## EXERCISE INPUTS
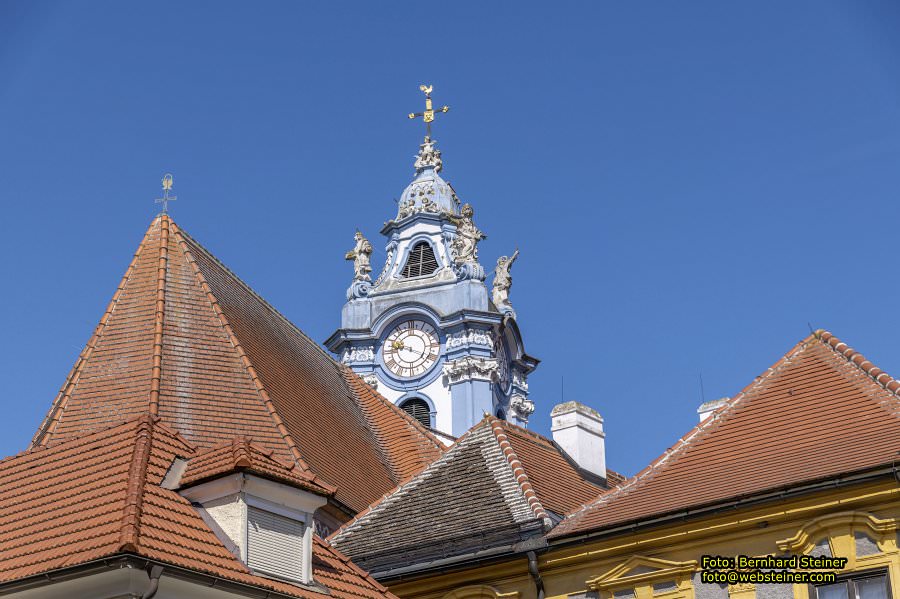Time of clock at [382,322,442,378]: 9:18
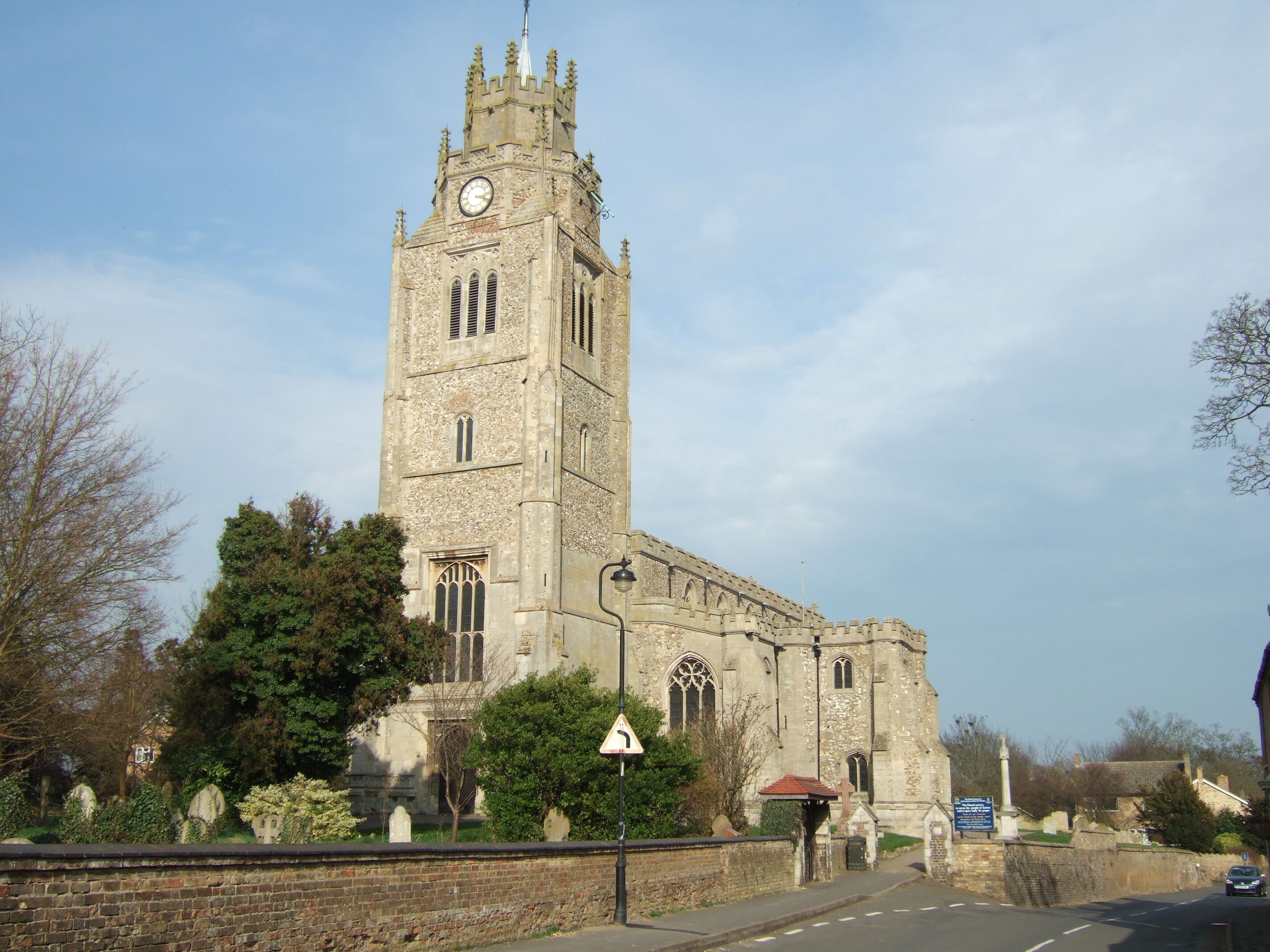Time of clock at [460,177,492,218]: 3:18
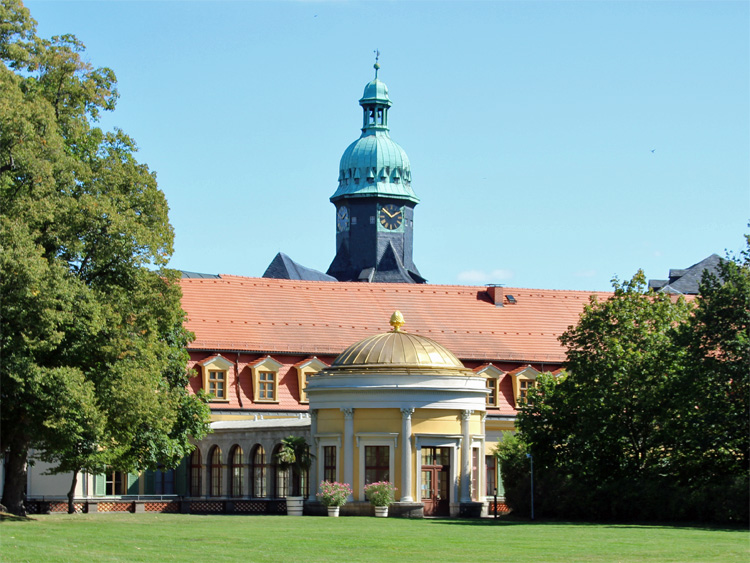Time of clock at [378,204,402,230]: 1:51
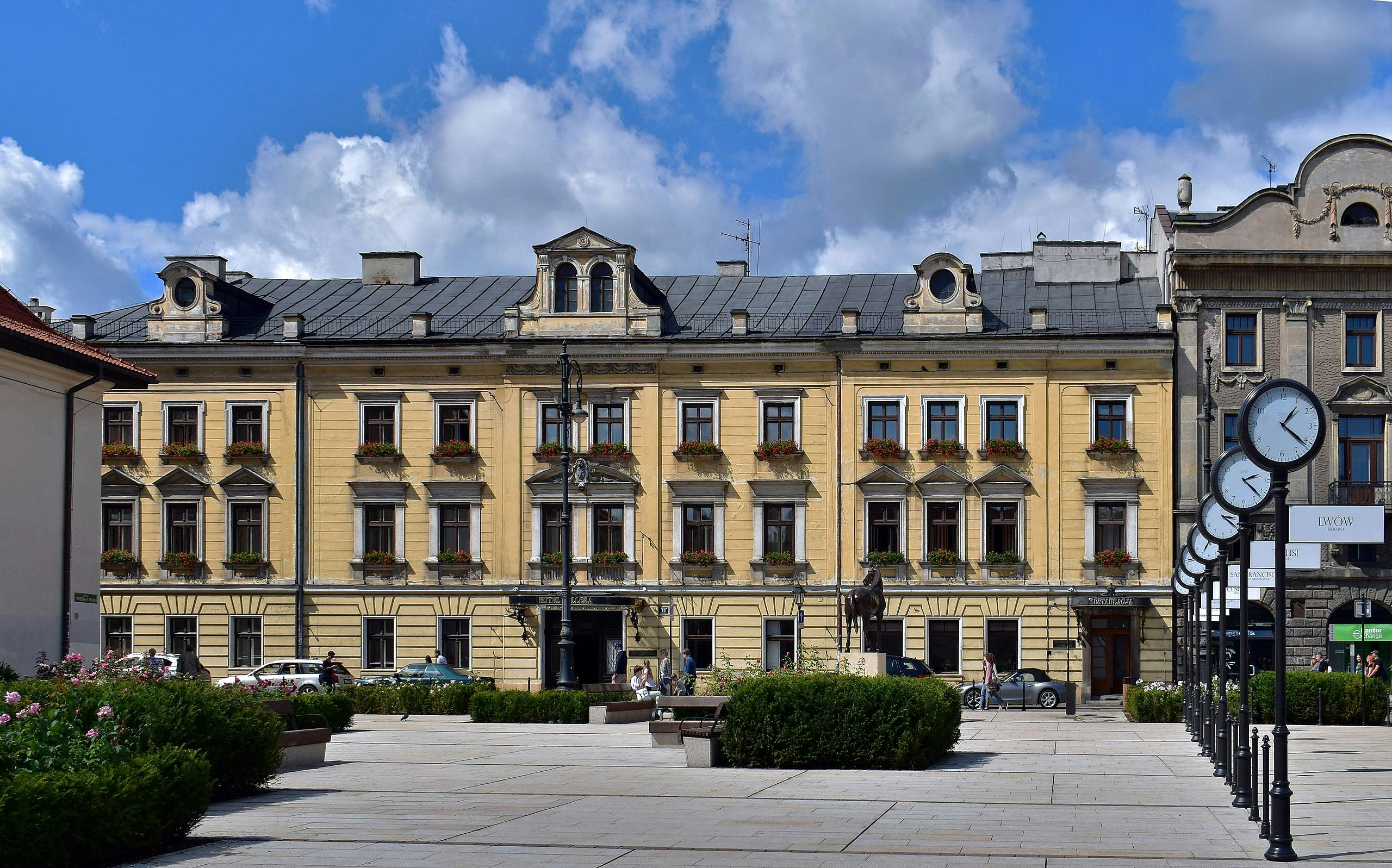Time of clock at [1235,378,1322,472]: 1:21
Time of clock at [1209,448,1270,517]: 2:21
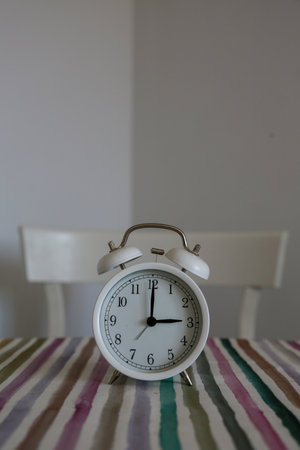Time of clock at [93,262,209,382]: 3:00
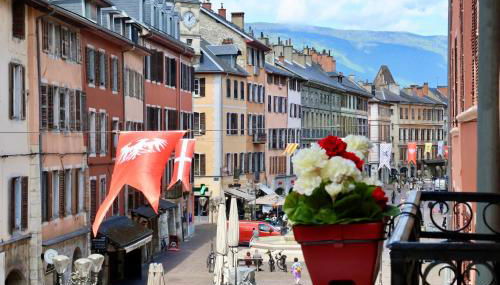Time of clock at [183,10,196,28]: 12:07
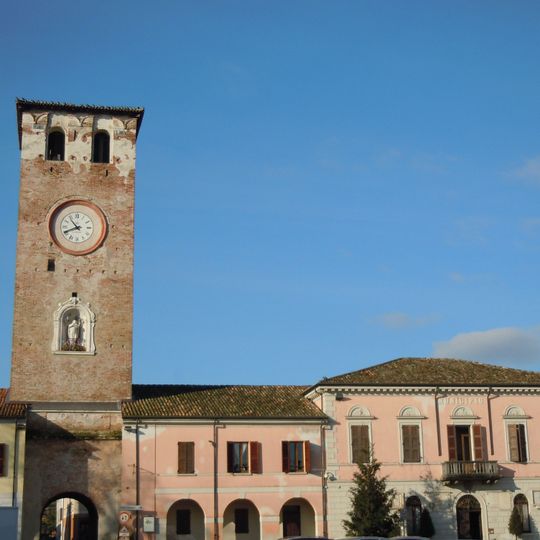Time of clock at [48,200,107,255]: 10:41
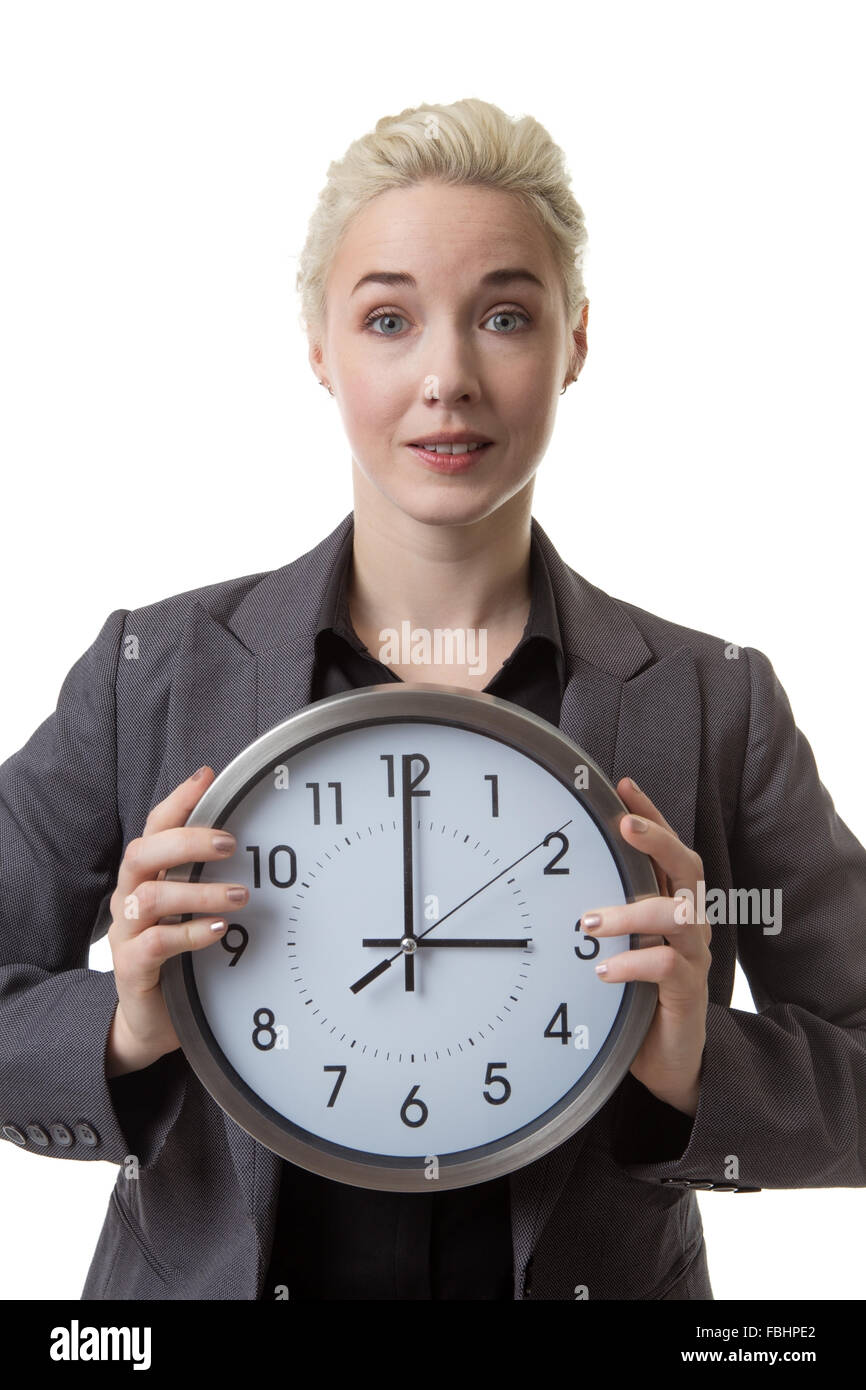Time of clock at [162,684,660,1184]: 3:00
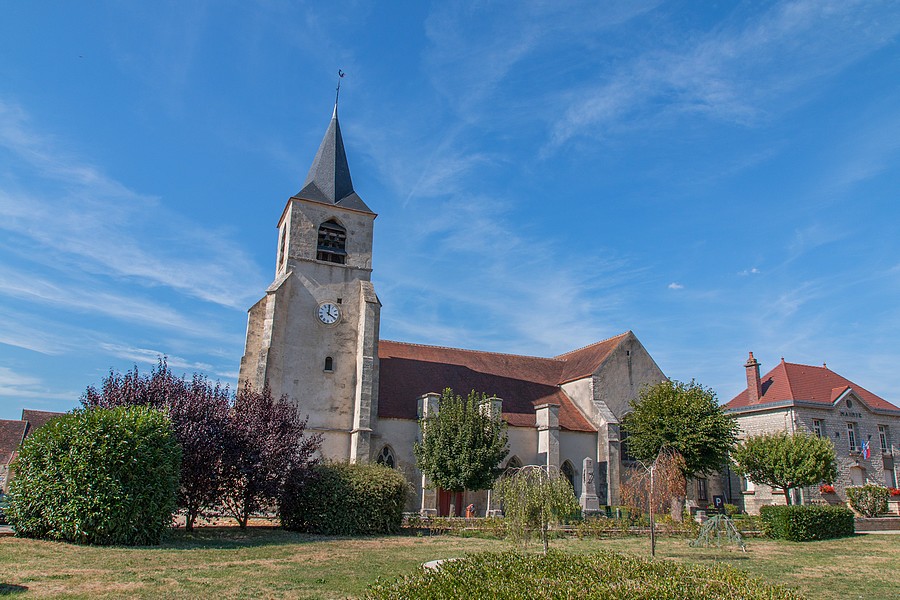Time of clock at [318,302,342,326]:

## GOAL OF THE EXERCISE
Please copy out every line of the material above word for word, leaving the pictures out of your answer.

## SOLUTION
Time of clock at [382,322,442,378]: 9:18
Time of clock at [460,177,492,218]: 3:18
Time of clock at [378,204,402,230]: 1:51
Time of clock at [1235,378,1322,472]: 1:21
Time of clock at [1209,448,1270,517]: 2:21
Time of clock at [93,262,209,382]: 3:00
Time of clock at [183,10,196,28]: 12:07
Time of clock at [48,200,107,255]: 10:41
Time of clock at [162,684,660,1184]: 3:00
Time of clock at [318,302,342,326]:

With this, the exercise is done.